PARA ÉL, ELLA ERA LA NIÑA MÁS HERMOSA DEL MUNDO (RELATO)
El día es gris. Flotan el frío y tristeza en el aire desapacible. Nubes oscuras, cambiantes, ocultan el cielo. Tardará poco en anochecer. No se ven ni se escuchan pájaros. Al muro del patio, durante la noche pasada, a su parte superior, se le ha caído una nueva fila de ladrillos.
Un viejo mira por encima de ese deteriorado muro y observa la montaña de escombros en que se ha convertido la vivienda vecina. En la tristeza de sus ojos cansados, empequeñecidos dentro de las telas de araña que forman las arrugas que los rodean, se licuan dos lágrimas extraordinariamente limpias, brillantes, dolorosas.
El tiempo y la memoria son para él un acordeón que se expande y se retrae. Le parece que fue ayer que él se subía de pies en lo alto de una carretilla para poder ver a Encarnita jugando con su muñeca. Encarnita tenía mejillas de melocotón, ojos de mar y trenzas de alargado azabache. Para él, ella era la niña más hermosa del mundo. Y su alma, convertida en paloma, volaba hacia ella cuando Encarnita lo miraba con sus grandes ojos muy abiertos y su boquita risueña, y con su voz de música le decía:
<<Buenos días, vecino mío. ¿Cómo estás hoy?>>
Él se derretía de gusto, viéndola y escuchándola y, con la garganta atorada por la emoción apenas lograba musitar:
<<Hola... bien. ¿Y tú?>>
<<Maravillosamente>>.
Y se reían como si acabaran de decirse algo extraordinario, fantástico, inmejorable. Y se miraban con esa inocente ternura que, cuando los seres humanos la pierden, jamás pueden recuperarla.

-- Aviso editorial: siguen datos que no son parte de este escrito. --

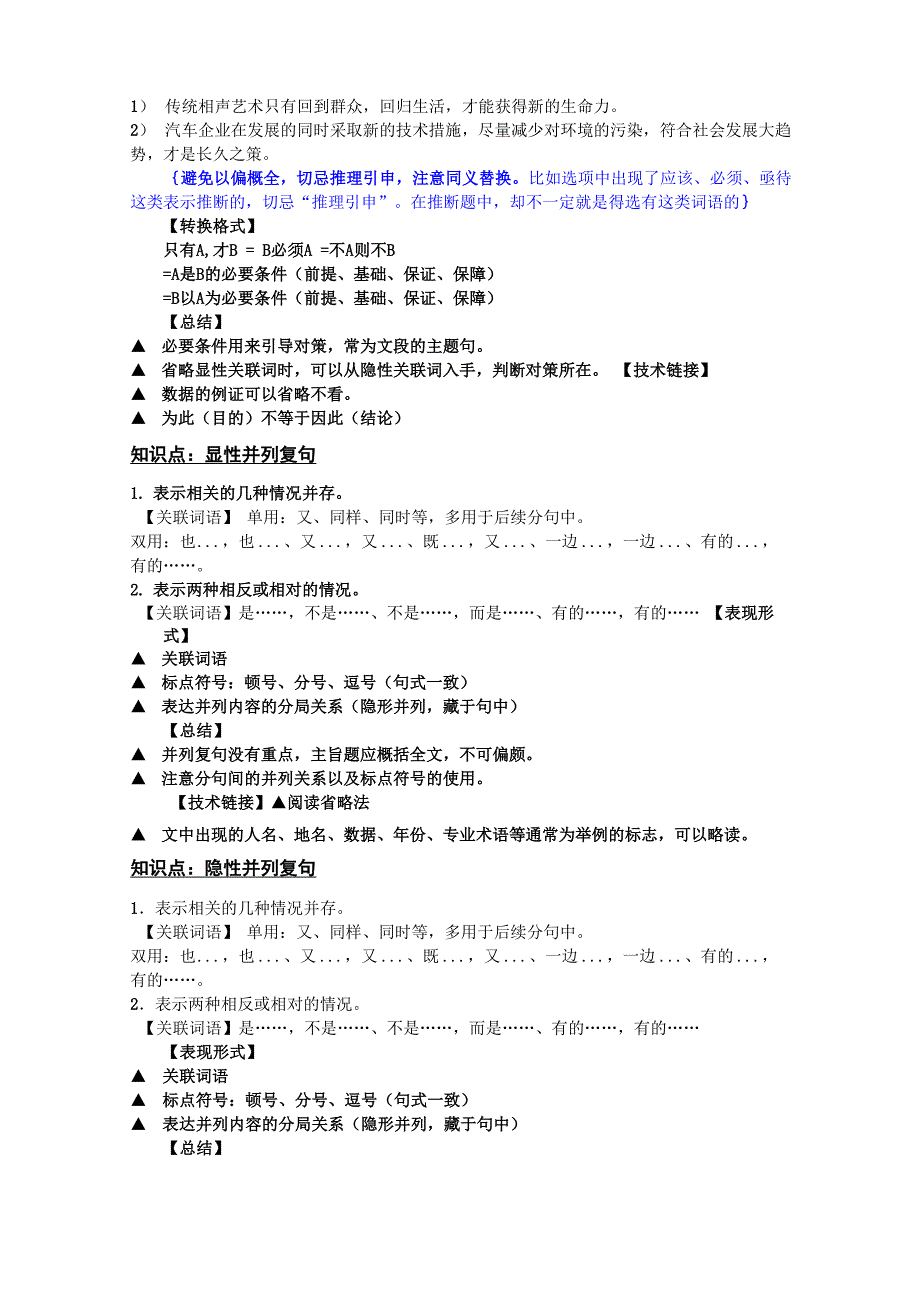 1） 传统相声艺术只有回到群众，回归生活，才能获得新的生命力。
2） 汽车企业在发展的同时采取新的技术措施，尽量减少对环境的污染，符合社会发展大趋势，才是长久之策。

｛避免以偏概全，切忌推理引申，注意同义替换。比如选项中出现了应该、必须、亟待这类表示推断的，切忌“推理引申”。在推断题中，却不一定就是得选有这类词语的｝

【转换格式】
只有A,才B = B必须A =不A则不B
=A是B的必要条件（前提、基础、保证、保障）
=B以A为必要条件（前提、基础、保证、保障）
【总结】
▲ 必要条件用来引导对策，常为文段的主题句。
▲ 省略显性关联词时，可以从隐性关联词入手，判断对策所在。 【技术链接】
▲ 数据的例证可以省略不看。
▲ 为此（目的）不等于因此（结论）

知识点：显性并列复句

1. 表示相关的几种情况并存。
【关联词语】 单用：又、同样、同时等，多用于后续分句中。
双用：也...，也...、又...，又...、既...，又...、一边...，一边...、有的...，有的……。
2. 表示两种相反或相对的情况。
【关联词语】是……，不是……、不是……，而是……、有的……，有的…… 【表现形式】
▲ 关联词语
▲ 标点符号：顿号、分号、逗号（句式一致）
▲ 表达并列内容的分局关系（隐形并列，藏于句中）
【总结】
▲ 并列复句没有重点，主旨题应概括全文，不可偏颇。
▲ 注意分句间的并列关系以及标点符号的使用。
【技术链接】▲阅读省略法
▲ 文中出现的人名、地名、数据、年份、专业术语等通常为举例的标志，可以略读。

知识点：隐性并列复句

1. 表示相关的几种情况并存。
【关联词语】 单用：又、同样、同时等，多用于后续分句中。
双用：也...，也...、又...，又...、既...，又...、一边...，一边...、有的...，有的……。
2. 表示两种相反或相对的情况。
【关联词语】是……，不是……、不是……，而是……、有的……，有的……
【表现形式】
▲ 关联词语
▲ 标点符号：顿号、分号、逗号（句式一致）
▲ 表达并列内容的分局关系（隐形并列，藏于句中）
【总结】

Con que cruel y vertiginosa rapidez giró la inmisericorde rueda del tiempo. Con que premura crecieron los dos. Ella aumentó su belleza, él aumentó su adoración por ella.
Y una tarde, con el sol sonriente, cegador todavía, amparados ambos en la sombra del viejo roble que había en el camino que iba al viejo molino en ruinas, se detuvieron. El deseo no podía esperar ya más. Quedaron presos sus ojos. Brillaba en ellos tanto el amor que se tenían, que los deslumbraba. Sus labios temblaban, sus labios se atraían como dos imanes hipnóticos. Y cuando sus bocas se unieron ocurrió el prodigio de fundir sus almas en una sola.
No se dijeron que se amaban. Llevaban años sabiendo que era así.
Luego sobre ella cayó la maldición del cielo. Una inesperada, traidora, fatídica enfermedad.
Y a los pocos meses ella tendida en su cama, inerte, vestida inmaculadamente de blanco, su divina cara sin color, sus adorables ojos cerrados, sus largas pestañas inmóviles, sus dulces labios marchitos, silenciados para siempre.
Todos cuantos la conocían y la amaban, transidos de dolor, destrozados, inconsolables. Él derramó entonces, en algunas horas, las lágrimas que debieron durarle toda su vida. Quedo secó para siempre su manantial. Su corazón siguió latiendo, aunque él lo sabía muerto; incomprensiblemente obstinado en continuar activo.
Qué lenta y, a la vez, que rápida pasa la vida. Un día eres niño y parece que lo seguirás siendo durante una eternidad, otro día, sin que apenas te hayas dado cuenta, eres anciano.
El viejo que miraba por encima de lo que restaba del muro que separa su casa del derrumbado edificio vecino no ve más cuanto lo rodea. Han huido todos sus sentidos al pasado donde puede recoger algunas migajas de felicidad.
Este hombre viejo piensa, a menudo, en la muerte. No lo asusta. Sigue manteniendo viva la esperanza de un posible encuentro con la adorable Encarnita, su vecina, el grande y único amor de su vida.
Esa noche una nueva fila de ladrillos se derrumba del muro de su patio. El nostálgico, melancólico y pesaroso anciano no lo oye.